CaptureIncreasing income inequality is a pernicious social condition and has lots of unpleasant consequences.  A new study of U.S. counties has shown that there is a strong correlation between more inequality in a particular geographical area and shorter average live spans.  It is quite reasonable to expect that higher-income people will be more health conscious than lower- income people. Excessive inequality is bad for lots of reasons.

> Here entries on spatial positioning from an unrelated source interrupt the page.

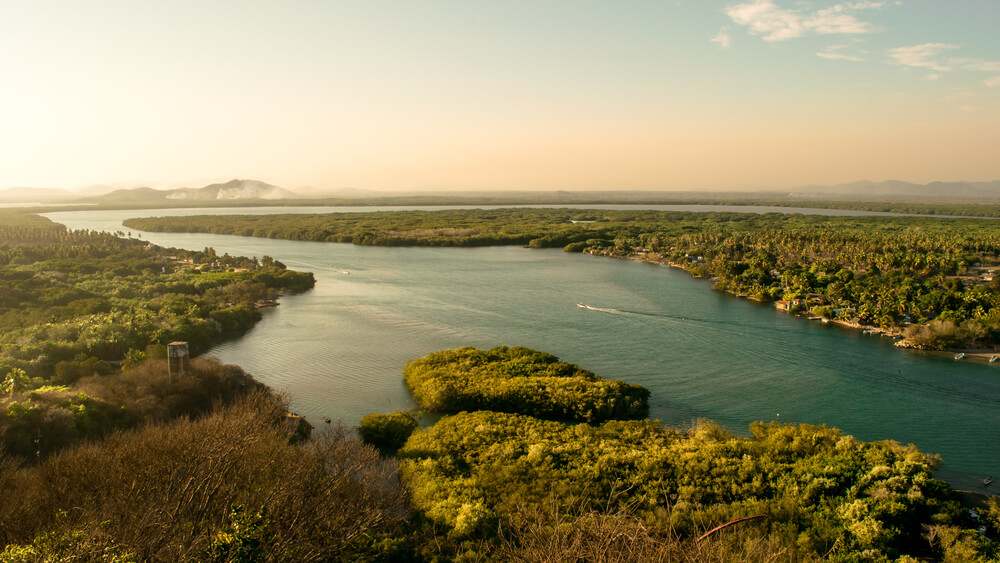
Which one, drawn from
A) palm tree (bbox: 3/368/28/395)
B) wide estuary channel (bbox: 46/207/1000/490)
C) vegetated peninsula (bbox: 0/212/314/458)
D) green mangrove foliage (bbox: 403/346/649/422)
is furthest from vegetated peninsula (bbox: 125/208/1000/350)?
palm tree (bbox: 3/368/28/395)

The question is what we can do about it.  Here are two good ways to address it:

  • Faster economic growth would help a lot. The American Enterprise Institute’s Michael Strain has recently proposed a fairly modest plan for increasing employment by cutting tax deductions for the wealthy, increasing the Earned Income Tax Credit for the poor and at the same time decreasing deficit spending. I have made a more substantial proposal along the same lines.
  • Boost educational performance across the board. College-ready middle class kids will take care of themselves so the emphasis should be on the 70% of young adults who will not go to a four year college. There are lots of good jobs available for the highly skilled and so we need more career education in high school. We also need more early childhood education to prepare kids from low-income families to get off to a good start in elementary school.

Increasing economic growth and expanding educational opportunities for the non-college bound will require little, if any, new federal spending.  Such policies as above are simply common sense ways to reduce income inequality and achieve a more inclusive society.